Note that I have the Vengeance LPX DDR4-3733 on that list, and I can't get DDR4-3600 out of it. Ryzen's IMC is a bit picky. Things may get better with Pinnacle Ridge, or they may not. We can only hope.

Galax had some okay deals on b-die RAM direct from their website, but if you're in the US, good luck with that now. Most of those deals have all but dried up.
 

Chicken76

Senior member
Jun 10, 2013
254
40
91
I've installed Ryzen Master as suggested a few posts back and the temperatures look close to what HWMonitor displays (small differences because of different polling intervals).
However, the voltage it reports is quite high, almost 1.5v. This is at idle, in Win7 using Windows' High Performance power profile. Everything is stock except the memory, which is using the XMP profile.
Do you think the reading is erroneous? Should I be worried?

** Data extract **
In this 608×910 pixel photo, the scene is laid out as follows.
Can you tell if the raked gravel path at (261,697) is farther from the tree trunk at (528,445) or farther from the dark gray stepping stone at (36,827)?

** Work to do **
Continue the Ryzen forum thread from where it stops. The data plays no part in this exercise.

** Output of the exercise **
sGq3HVK.jpg
 

Despoiler

Golden Member
Nov 10, 2007
1,966
770
136
Woo I have a working computer again! I ended up buying a Corsair 750D Airflow case. I didn't like how I had to have my pump/res in the back compartment of the Carbide Air 540 and sitting on my PSU no less. I had a spill over when filling. Coolant got down into my PSU. No damage, but needed to shut it down to dry. I didn't feel like risking a $200 PSU. The 750D is epicly large. Also, people on the internet still can't measure. This one review said there is 88mm between the top of the case and the mother board standoffs. Basically LIES. It's effectively around 79 or 80mm with 280 sized rads and including the hang off of the motherboard. It's just like the Air 540 case. I had to front intake mount my rad and fans, but there is an obscene amount of room with the HD bays removed. Pump/res is sitting in front of the rad. Leak test is good so far.

ATM I'm using an XSPC Raystorm Pro block. Idle temps are 24C and stress load is 59C. Room temp is 21C. Custom loops rule!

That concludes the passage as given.